> _TEXTE SOURCE_:
************

Écriture – Les déboires de l’écrivain architecte (1)
Vous en avez tous entendu parler des types d’auteurs, non ? Sinon, je vous renvoie à l’excellent article de Julien Hirt. Vous connaissez certainement l’architecte, le jardinier, et un peu moins l’explorateur. Et bien moi, je suis une architecte. (“Nooooon sans blague, on s’en serait pas douté au vu de ta série d’articles sur un roman que t’as même pas encore fini d’écrire !”)
Je me suis dis, au départ “Mais Co, pourquoi tu veux faire un article là-dessus ? Y’a plein d’autres gens qui en parlent sur leur blog, c’est vu, revu, ratavu” (pardonnez la dernière forme, c’est une expression familiale). Puis j’ai des amies (Floriane et Élodie pour ne pas les citer) qui m’ont incitée à le faire, au moins pour me faire plaisir. Alors tâdâââm ! Je me fais plaisir avec ce petit article ! Et j’espère que vous aussi !
1.La peur de l’imprévu
Y’en a qui adorent ça. Mais moi, j’ai énormément peur de faire des trucs pas prévus et qui cassent absolument toute l’harmonie de ce que j’ai planifié avant. Et pour cause : j’ai arrêté d’écrire Le Royaume emmuré parce qu’au fil de l’eau, j’ai ajouté des personnages (je vous ai déjà dis à quel point j’adorais construire des personnages ?), qui sont arrivés avec leurs problèmes et donc leur propre intrigue à construire et à mettre en valeur, et je me suis retrouvé avec un truc qui m’a dépassée. Pour arranger tout ça, j’ai dû faire une fin de premier tome qui ne me satisfait pas du tout et que je dois totalement remanier. Merci l’imprévu !

************

> _MATÉRIEL_:

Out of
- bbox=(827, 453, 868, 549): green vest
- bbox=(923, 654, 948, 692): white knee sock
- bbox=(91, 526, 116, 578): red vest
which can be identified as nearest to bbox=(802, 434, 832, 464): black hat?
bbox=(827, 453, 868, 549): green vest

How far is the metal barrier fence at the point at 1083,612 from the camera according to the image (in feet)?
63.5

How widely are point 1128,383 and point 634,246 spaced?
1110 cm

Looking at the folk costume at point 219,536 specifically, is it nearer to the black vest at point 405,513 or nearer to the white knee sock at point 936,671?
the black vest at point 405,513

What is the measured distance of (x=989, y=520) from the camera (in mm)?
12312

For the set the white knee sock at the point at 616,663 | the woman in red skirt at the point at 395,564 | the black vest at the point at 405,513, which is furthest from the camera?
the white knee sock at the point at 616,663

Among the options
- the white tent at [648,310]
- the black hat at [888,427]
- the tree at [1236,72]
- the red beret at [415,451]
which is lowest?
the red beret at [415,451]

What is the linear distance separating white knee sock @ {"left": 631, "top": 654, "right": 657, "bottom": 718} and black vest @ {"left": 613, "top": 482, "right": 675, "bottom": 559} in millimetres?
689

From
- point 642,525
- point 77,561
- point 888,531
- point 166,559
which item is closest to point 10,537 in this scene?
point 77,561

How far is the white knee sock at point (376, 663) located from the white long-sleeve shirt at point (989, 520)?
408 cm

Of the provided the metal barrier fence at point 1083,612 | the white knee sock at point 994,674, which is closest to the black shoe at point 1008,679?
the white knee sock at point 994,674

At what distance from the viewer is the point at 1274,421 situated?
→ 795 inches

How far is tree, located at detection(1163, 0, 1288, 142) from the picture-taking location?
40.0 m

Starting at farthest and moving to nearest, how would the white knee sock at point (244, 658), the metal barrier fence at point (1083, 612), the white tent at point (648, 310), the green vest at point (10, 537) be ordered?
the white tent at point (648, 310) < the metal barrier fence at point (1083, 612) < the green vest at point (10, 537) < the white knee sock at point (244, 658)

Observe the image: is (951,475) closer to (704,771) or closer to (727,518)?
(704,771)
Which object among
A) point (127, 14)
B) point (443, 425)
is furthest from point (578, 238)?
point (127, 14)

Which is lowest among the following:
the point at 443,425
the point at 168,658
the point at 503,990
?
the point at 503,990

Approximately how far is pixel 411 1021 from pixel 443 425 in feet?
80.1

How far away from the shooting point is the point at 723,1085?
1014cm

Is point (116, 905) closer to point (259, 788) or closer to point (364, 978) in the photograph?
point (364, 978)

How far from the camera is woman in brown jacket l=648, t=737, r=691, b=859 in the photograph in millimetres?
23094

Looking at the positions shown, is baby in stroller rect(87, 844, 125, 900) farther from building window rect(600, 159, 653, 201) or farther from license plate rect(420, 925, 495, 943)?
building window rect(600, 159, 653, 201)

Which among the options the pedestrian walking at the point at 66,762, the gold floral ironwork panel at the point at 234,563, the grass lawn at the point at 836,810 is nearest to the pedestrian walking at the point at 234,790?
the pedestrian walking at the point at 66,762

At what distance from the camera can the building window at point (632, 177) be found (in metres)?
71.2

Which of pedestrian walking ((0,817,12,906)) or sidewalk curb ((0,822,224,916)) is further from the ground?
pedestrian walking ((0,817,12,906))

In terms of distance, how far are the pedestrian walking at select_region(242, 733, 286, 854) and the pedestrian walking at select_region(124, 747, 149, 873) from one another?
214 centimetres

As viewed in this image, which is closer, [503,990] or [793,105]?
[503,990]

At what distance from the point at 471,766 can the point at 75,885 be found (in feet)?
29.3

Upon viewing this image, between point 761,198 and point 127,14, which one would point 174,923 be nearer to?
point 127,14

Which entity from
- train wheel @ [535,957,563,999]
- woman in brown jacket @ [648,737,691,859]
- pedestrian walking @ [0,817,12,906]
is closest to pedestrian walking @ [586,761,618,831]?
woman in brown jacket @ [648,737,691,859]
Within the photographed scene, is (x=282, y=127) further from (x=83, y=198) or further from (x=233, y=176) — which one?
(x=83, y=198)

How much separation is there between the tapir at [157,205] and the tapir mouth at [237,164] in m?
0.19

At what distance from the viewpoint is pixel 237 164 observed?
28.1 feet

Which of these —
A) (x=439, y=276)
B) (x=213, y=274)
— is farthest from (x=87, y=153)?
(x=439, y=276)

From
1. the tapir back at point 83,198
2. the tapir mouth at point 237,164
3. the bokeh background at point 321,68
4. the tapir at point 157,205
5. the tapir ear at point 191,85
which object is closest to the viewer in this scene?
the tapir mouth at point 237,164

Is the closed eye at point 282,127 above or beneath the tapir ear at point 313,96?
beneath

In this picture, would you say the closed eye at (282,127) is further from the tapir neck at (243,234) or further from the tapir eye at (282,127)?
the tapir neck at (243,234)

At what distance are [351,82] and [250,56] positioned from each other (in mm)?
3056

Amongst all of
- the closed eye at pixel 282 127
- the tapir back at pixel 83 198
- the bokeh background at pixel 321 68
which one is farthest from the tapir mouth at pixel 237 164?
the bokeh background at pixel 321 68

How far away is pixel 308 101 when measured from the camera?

************

> _CONSIGNES_: Réécrivez le passage du texte qui va de « Écriture – Les » jusqu'à « vous aussi ! » en remplaçant « blog » par « site ». Servez-vous uniquement du texte pour répondre.

> _RÉPONSE_:
Écriture – Les déboires de l’écrivain architecte (1)
Vous en avez tous entendu parler des types d’auteurs, non ? Sinon, je vous renvoie à l’excellent article de Julien Hirt. Vous connaissez certainement l’architecte, le jardinier, et un peu moins l’explorateur. Et bien moi, je suis une architecte. (“Nooooon sans blague, on s’en serait pas douté au vu de ta série d’articles sur un roman que t’as même pas encore fini d’écrire !”)
Je me suis dis, au départ “Mais Co, pourquoi tu veux faire un article là-dessus ? Y’a plein d’autres gens qui en parlent sur leur site, c’est vu, revu, ratavu” (pardonnez la dernière forme, c’est une expression familiale). Puis j’ai des amies (Floriane et Élodie pour ne pas les citer) qui m’ont incitée à le faire, au moins pour me faire plaisir. Alors tâdâââm ! Je me fais plaisir avec ce petit article ! Et j’espère que vous aussi !